The range of `f(x)=(x+1)(x+2)(x+3)(x+4)+5` for `x in [-6,6]` is [4, 5045] (b) [0, 5045] `[-20 , 5045]` (d) none of these

To find the range of the function \( f(x) = (x+1)(x+2)(x+3)(x+4) + 5 \) for \( x \) in the interval \([-6, 6]\), we can follow these steps: ### Step 1: Simplify the Function First, we can simplify the expression \( (x+1)(x+2)(x+3)(x+4) \).
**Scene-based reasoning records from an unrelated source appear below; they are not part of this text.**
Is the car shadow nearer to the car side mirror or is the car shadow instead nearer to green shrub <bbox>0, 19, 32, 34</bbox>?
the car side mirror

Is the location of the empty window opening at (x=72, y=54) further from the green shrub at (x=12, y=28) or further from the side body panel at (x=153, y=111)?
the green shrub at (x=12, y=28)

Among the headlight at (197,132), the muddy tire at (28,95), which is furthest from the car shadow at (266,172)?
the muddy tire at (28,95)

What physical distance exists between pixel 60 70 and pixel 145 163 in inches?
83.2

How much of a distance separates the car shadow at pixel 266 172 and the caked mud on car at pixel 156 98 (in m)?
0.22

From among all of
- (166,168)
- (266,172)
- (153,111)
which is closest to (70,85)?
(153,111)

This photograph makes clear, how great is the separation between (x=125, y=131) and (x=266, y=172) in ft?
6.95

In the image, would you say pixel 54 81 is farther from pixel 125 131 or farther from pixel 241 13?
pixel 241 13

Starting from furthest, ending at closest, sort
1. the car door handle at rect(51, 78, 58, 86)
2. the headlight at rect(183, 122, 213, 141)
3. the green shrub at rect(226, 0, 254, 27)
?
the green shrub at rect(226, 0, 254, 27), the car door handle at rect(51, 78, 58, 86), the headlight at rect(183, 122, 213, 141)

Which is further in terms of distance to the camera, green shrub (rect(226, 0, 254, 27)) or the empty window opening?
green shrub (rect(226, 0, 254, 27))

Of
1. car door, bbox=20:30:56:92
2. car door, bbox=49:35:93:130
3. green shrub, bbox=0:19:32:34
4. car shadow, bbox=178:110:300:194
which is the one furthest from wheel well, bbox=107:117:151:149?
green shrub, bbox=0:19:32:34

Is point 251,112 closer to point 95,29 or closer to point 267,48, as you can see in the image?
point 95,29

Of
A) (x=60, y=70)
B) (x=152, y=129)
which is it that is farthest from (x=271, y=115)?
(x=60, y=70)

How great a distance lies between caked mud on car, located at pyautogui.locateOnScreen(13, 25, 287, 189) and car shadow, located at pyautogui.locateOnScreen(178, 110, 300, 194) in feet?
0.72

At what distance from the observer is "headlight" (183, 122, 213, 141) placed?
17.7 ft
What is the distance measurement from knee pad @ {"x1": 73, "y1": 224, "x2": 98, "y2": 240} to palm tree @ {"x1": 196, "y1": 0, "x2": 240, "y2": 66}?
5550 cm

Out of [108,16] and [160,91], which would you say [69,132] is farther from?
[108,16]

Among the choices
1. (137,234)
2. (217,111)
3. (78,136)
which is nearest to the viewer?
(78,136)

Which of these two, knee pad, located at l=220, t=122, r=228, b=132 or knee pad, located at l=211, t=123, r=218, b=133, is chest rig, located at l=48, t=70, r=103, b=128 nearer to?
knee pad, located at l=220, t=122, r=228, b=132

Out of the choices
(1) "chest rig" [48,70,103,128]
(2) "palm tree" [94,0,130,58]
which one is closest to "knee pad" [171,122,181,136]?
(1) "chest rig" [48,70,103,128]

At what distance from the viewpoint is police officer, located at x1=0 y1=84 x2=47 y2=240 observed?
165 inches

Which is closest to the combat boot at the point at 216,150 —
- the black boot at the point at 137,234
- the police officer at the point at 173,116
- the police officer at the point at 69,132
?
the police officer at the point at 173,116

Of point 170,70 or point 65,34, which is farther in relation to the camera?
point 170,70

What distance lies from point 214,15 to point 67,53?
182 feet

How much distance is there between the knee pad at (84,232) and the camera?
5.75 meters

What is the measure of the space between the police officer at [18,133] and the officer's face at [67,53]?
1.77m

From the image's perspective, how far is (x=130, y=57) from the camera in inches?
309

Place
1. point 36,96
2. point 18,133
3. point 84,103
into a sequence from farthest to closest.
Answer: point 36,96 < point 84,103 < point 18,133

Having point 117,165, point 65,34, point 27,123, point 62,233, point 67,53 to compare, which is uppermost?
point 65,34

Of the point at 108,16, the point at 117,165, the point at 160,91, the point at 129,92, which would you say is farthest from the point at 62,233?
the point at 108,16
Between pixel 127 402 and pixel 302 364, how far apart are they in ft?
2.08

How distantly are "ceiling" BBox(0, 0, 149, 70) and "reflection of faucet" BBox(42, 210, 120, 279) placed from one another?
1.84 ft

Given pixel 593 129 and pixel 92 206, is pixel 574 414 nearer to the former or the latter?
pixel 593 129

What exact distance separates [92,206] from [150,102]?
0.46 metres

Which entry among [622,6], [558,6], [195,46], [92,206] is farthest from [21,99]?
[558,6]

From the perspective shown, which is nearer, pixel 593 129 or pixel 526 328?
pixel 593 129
Let: \[ g(x) = (x+1)(x+2)(x+3)(x+4) \] ### Step 2: Expand \( g(x) \) We can expand \( g(x) \): \[ g(x) = [(x+1)(x+4)] \cdot [(x+2)(x+3)] \] Calculating each part: \[ (x+1)(x+4) = x^2 + 5x + 4 \] \[ (x+2)(x+3) = x^2 + 5x + 6 \] Now, multiply these two results: \[ g(x) = (x^2 + 5x + 4)(x^2 + 5x + 6) \] ### Step 3: Substitute \( t = x^2 + 5x \) Let \( t = x^2 + 5x \). Then we can rewrite \( g(x) \) as: \[ g(x) = (t + 4)(t + 6) = t^2 + 10t + 24 \] ### Step 4: Find the Minimum Value of \( g(x) \) To find the minimum value of \( g(x) \), we first need to find the minimum value of \( t \) in the interval \([-6, 6]\). Calculate \( t \) at the endpoints: - For \( x = -6 \): \[ t = (-6)^2 + 5(-6) = 36 - 30 = 6 \] - For \( x = 6 \): \[ t = (6)^2 + 5(6) = 36 + 30 = 66 \] Now, we also need to check the vertex of the quadratic \( x^2 + 5x \): The vertex occurs at \( x = -\frac{b}{2a} = -\frac{5}{2} = -2.5 \): \[ t = (-2.5)^2 + 5(-2.5) = 6.25 - 12.5 = -6.25 \] ### Step 5: Determine the Range of \( g(x) \) The minimum value of \( t \) in the interval \([-6, 6]\) is \(-6.25\) and the maximum is \(66\). Now substitute these values back into \( g(x) \): - Minimum \( g(-6.25) = (-6.25 + 4)(-6.25 + 6) = (-2.25)(-0.25) = 0.5625 \) - Maximum \( g(66) = (66 + 4)(66 + 6) = 70 \cdot 72 = 5040 \) ### Step 6: Add 5 to Find \( f(x) \) Now, we calculate \( f(x) \): \[ f(x) = g(x) + 5 \] - Minimum value of \( f(x) = 0.5625 + 5 = 5.5625 \) - Maximum value of \( f(x) = 5040 + 5 = 5045 \) ### Conclusion Thus, the range of \( f(x) \) for \( x \in [-6, 6] \) is: \[ [5.5625, 5045] \] ### Final Answer The correct option is (d) none of these.